— START Supplied records —
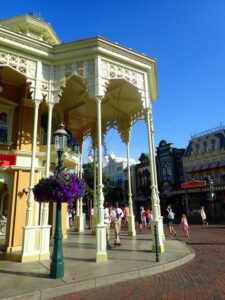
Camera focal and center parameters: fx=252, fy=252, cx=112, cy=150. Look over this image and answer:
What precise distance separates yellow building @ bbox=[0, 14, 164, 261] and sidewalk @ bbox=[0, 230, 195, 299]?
809mm

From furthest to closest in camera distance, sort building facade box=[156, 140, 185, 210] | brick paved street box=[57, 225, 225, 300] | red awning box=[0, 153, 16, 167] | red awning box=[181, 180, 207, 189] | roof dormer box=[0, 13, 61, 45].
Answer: building facade box=[156, 140, 185, 210] → red awning box=[181, 180, 207, 189] → roof dormer box=[0, 13, 61, 45] → red awning box=[0, 153, 16, 167] → brick paved street box=[57, 225, 225, 300]

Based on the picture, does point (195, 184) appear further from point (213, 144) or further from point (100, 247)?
point (100, 247)

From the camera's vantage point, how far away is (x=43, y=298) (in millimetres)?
5457

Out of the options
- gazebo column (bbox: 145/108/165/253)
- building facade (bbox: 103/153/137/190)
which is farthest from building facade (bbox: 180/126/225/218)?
gazebo column (bbox: 145/108/165/253)

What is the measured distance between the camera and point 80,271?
6.96m

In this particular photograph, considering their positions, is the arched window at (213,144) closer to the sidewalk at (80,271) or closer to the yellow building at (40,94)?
the yellow building at (40,94)

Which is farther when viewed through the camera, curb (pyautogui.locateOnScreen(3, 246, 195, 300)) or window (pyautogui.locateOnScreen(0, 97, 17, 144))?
window (pyautogui.locateOnScreen(0, 97, 17, 144))

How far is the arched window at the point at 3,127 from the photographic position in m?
11.5

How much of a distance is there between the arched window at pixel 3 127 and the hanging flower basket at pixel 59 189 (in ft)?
18.3

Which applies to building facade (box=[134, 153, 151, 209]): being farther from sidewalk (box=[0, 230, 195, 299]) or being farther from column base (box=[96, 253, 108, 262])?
column base (box=[96, 253, 108, 262])

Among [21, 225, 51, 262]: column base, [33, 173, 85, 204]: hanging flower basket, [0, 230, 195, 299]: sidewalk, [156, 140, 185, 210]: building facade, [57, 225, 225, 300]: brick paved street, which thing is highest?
[156, 140, 185, 210]: building facade

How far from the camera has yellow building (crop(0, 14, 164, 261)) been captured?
932 cm

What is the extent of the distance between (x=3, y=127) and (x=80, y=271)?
25.3 feet

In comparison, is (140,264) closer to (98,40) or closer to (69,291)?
(69,291)
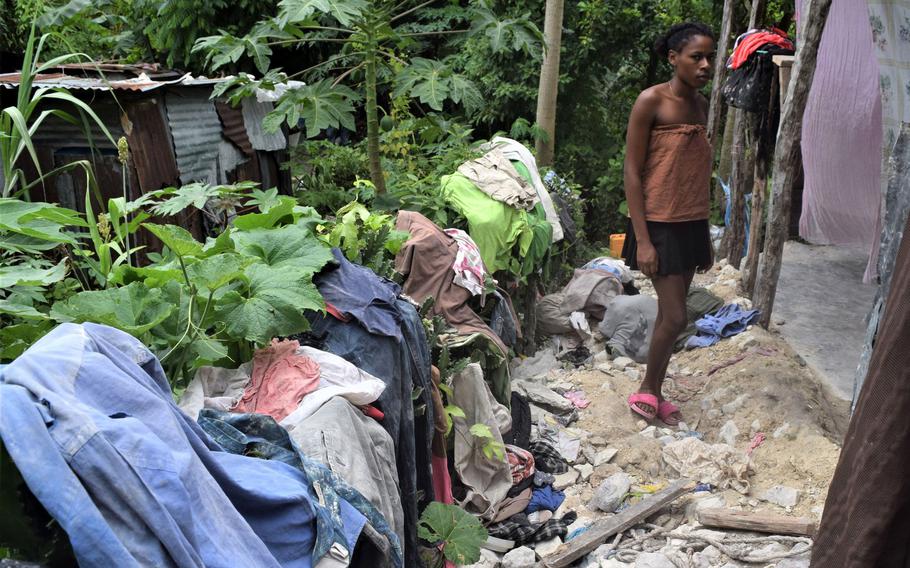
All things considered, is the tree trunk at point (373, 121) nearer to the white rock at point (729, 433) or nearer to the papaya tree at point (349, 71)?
the papaya tree at point (349, 71)

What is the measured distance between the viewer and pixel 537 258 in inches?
232

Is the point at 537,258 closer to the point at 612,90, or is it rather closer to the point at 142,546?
the point at 142,546

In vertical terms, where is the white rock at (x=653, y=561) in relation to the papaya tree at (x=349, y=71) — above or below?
below

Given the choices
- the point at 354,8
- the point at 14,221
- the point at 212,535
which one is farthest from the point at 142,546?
the point at 354,8

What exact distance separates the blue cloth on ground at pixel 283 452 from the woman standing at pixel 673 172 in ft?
9.09

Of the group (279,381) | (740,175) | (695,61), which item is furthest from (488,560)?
(740,175)

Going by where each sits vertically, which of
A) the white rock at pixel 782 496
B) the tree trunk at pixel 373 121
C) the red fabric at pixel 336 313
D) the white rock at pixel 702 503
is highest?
the tree trunk at pixel 373 121

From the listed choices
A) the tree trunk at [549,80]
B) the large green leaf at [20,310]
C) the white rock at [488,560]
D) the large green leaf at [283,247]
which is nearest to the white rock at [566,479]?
the white rock at [488,560]

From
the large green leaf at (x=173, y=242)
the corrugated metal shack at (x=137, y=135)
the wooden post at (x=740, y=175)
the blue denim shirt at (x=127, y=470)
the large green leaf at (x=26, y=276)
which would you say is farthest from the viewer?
the wooden post at (x=740, y=175)

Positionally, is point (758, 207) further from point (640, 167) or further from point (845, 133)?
point (845, 133)

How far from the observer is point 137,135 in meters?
5.23

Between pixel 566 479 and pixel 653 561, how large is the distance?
3.27ft

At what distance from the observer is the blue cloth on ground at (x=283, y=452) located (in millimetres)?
1813

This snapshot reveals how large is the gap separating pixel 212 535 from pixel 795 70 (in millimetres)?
— END Supplied records —
◆ **What is required**: Can you copy out every item above word for word, leaving out the pictures?

◆ **Reply to the exercise**:
Camera focal and center parameters: fx=252, fy=252, cx=112, cy=150. Look over this image and answer:
What precise distance separates yellow building @ bbox=[0, 14, 164, 261] and sidewalk @ bbox=[0, 230, 195, 299]?
809mm

From furthest to closest in camera distance, sort building facade box=[156, 140, 185, 210] | brick paved street box=[57, 225, 225, 300] | red awning box=[0, 153, 16, 167] | red awning box=[181, 180, 207, 189] | roof dormer box=[0, 13, 61, 45].
Answer: building facade box=[156, 140, 185, 210] → red awning box=[181, 180, 207, 189] → roof dormer box=[0, 13, 61, 45] → red awning box=[0, 153, 16, 167] → brick paved street box=[57, 225, 225, 300]

Based on the picture, does point (195, 184) appear further from point (213, 144) or further from point (100, 247)?
point (100, 247)

From the camera's vantage point, how far away is (x=43, y=298) (in millimetres)?
5457

Out of the options
- gazebo column (bbox: 145/108/165/253)
- building facade (bbox: 103/153/137/190)
which is farthest from building facade (bbox: 180/126/225/218)?
gazebo column (bbox: 145/108/165/253)

What is the measured distance between the camera and point 80,271?
6.96m

In this particular photograph, considering their positions, is the arched window at (213,144) closer to the sidewalk at (80,271) or closer to the yellow building at (40,94)?
the yellow building at (40,94)

Which is farther when viewed through the camera, curb (pyautogui.locateOnScreen(3, 246, 195, 300)) or window (pyautogui.locateOnScreen(0, 97, 17, 144))?
window (pyautogui.locateOnScreen(0, 97, 17, 144))

How far is the arched window at the point at 3,127 from the photographic position in m?
11.5

How much of a distance is there between the arched window at pixel 3 127 and the hanging flower basket at pixel 59 189 (in ft)?
18.3

Which applies to building facade (box=[134, 153, 151, 209]): being farther from sidewalk (box=[0, 230, 195, 299]) or being farther from column base (box=[96, 253, 108, 262])?
column base (box=[96, 253, 108, 262])

Among [21, 225, 51, 262]: column base, [33, 173, 85, 204]: hanging flower basket, [0, 230, 195, 299]: sidewalk, [156, 140, 185, 210]: building facade, [57, 225, 225, 300]: brick paved street, which thing is highest?
[156, 140, 185, 210]: building facade

How far from the camera has yellow building (crop(0, 14, 164, 261)) been captured?
932 cm

What is the extent of the distance between (x=3, y=127) and (x=80, y=271)?
25.3 feet

In comparison, is (140,264) closer to (98,40) or closer to (69,291)?
(69,291)
All things considered, is the tree trunk at point (373, 121) nearer to the white rock at point (729, 433) or nearer to the papaya tree at point (349, 71)?
the papaya tree at point (349, 71)

What is the measured distance between the viewer and pixel 537 258 in inches?
232

Is the point at 537,258 closer to the point at 612,90, or is it rather closer to the point at 142,546?
the point at 142,546

In vertical terms, where is the white rock at (x=653, y=561) in relation to the papaya tree at (x=349, y=71) — above or below?
below

Given the choices
- the point at 354,8
- the point at 14,221
- the point at 212,535
which one is farthest from the point at 142,546?
the point at 354,8

What exact distance separates the blue cloth on ground at pixel 283 452 from the woman standing at pixel 673 172 in ft?
9.09

Of the group (279,381) | (740,175) | (695,61), which item is furthest from (488,560)?
(740,175)

Going by where each sits vertically, which of
A) the white rock at pixel 782 496
B) the tree trunk at pixel 373 121
C) the red fabric at pixel 336 313
D) the white rock at pixel 702 503
is highest?
the tree trunk at pixel 373 121

From the listed choices
A) the tree trunk at [549,80]
B) the large green leaf at [20,310]
C) the white rock at [488,560]
D) the large green leaf at [283,247]
which is nearest to the white rock at [566,479]?
the white rock at [488,560]

From
the large green leaf at (x=173, y=242)
the corrugated metal shack at (x=137, y=135)
the wooden post at (x=740, y=175)
the blue denim shirt at (x=127, y=470)
the large green leaf at (x=26, y=276)
which would you say is farthest from the viewer?
the wooden post at (x=740, y=175)

Positionally, is point (758, 207) further from point (640, 167) or further from point (845, 133)?
point (845, 133)

How far from the observer is point 137,135 in meters?
5.23

Between pixel 566 479 and pixel 653 561, how large is the distance?
3.27ft

At what distance from the observer is the blue cloth on ground at (x=283, y=452) located (in millimetres)?
1813

This snapshot reveals how large is the gap separating pixel 212 535 from pixel 795 70 (in millimetres)?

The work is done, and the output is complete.